**DOCUMENT EXTRACT**
□ □ □ □
United States Ambassador to South Korea
- In office November 26, 1986 – January 3, 1989
- President: Ronald Reagan
- Preceded by: Richard L. Walker
- Succeeded by: Donald Gregg

Personal details
- Born: January 15, 1928 Qingdao, Shandong, Republic of China
- Died: November 12, 2009 (aged 81) Washington, D.C., U.S.
- Spouse: Sally Booth
- Children: 3 sons
- Education: Yale University (BA) George Washington University (MA)
- Profession: Diplomat

Military service
- Allegiance: United States
- Branch/service: United States Army United States Air Force
- Years of service: 1945–1946 1951–1954
- Battles/wars: Korean War

= James R. Lilley =

American diplomat

James Roderick Lilley (李洁明 (李潔明, Lǐ Jiémíng); January 15, 1928 – November 12, 2009) was a CIA operative and an American diplomat. He served as United States ambassador to China from 1989 to 1991.

Born to American parents in China, Lilley learned Mandarin at a young age before his family moved back to the United States at the outbreak of World War II. He served in the United States Army before earning an undergraduate degree from Yale University and a master's in international relations from George Washington University. He then joined the Central Intelligence Agency, where he would work for nearly 30 years in a variety of Asian countries prior to becoming a diplomat.

Before being appointed ambassador to China in 1989, he was director of the American Institute in Taiwan, Washington's de facto embassy on the island, and ambassador to South Korea. After the suppression of the Tiananmen Square protests, Lilley was critical of the Chinese crackdown and harbored a prominent dissident in the embassy, but worked to prevent long-term damage to United States–China relations. After his retirement, he published a memoir and worked as a fellow at the American Enterprise Institute.
□ □ □ □
**TASKS FOR THIS EXERCISE**
**A)** Copy out the section of the text on James R. Lilley from "Personal details" to "Washington University (MA)".
**B)** Answer these questions using the text on James R. Lilley:
(i) Where was Lilley born?
(ii) Who preceded Lilley as United States Ambassador to South Korea?
(iii) Where did Lilley work as a fellow after his retirement?
**C)** List every person named in the text on James R. Lilley, not counting Lilley himself.

**COLLECTED MATERIAL**
□ □ □ □
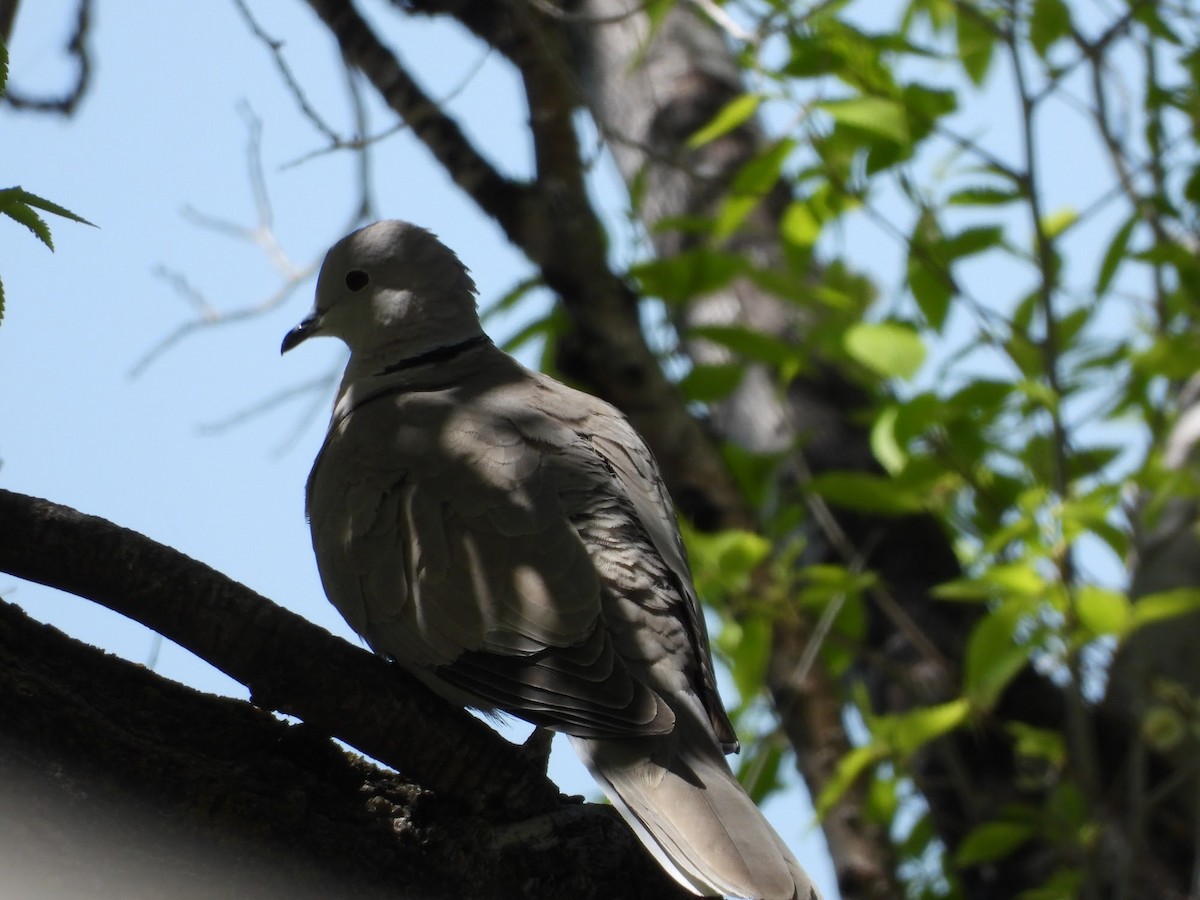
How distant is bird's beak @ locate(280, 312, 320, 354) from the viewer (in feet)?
11.3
□ □ □ □
**ANSWERS TO EACH TASK**
**A)**
Personal details
- Born: January 15, 1928 Qingdao, Shandong, Republic of China
- Died: November 12, 2009 (aged 81) Washington, D.C., U.S.
- Spouse: Sally Booth
- Children: 3 sons
- Education: Yale University (BA) George Washington University (MA)

**B)**
(i) Qingdao, Shandong, Republic of China
(ii) Richard L. Walker
(iii) The American Enterprise Institute

**C)**
Ronald Reagan
Richard L. Walker
Donald Gregg
Sally Booth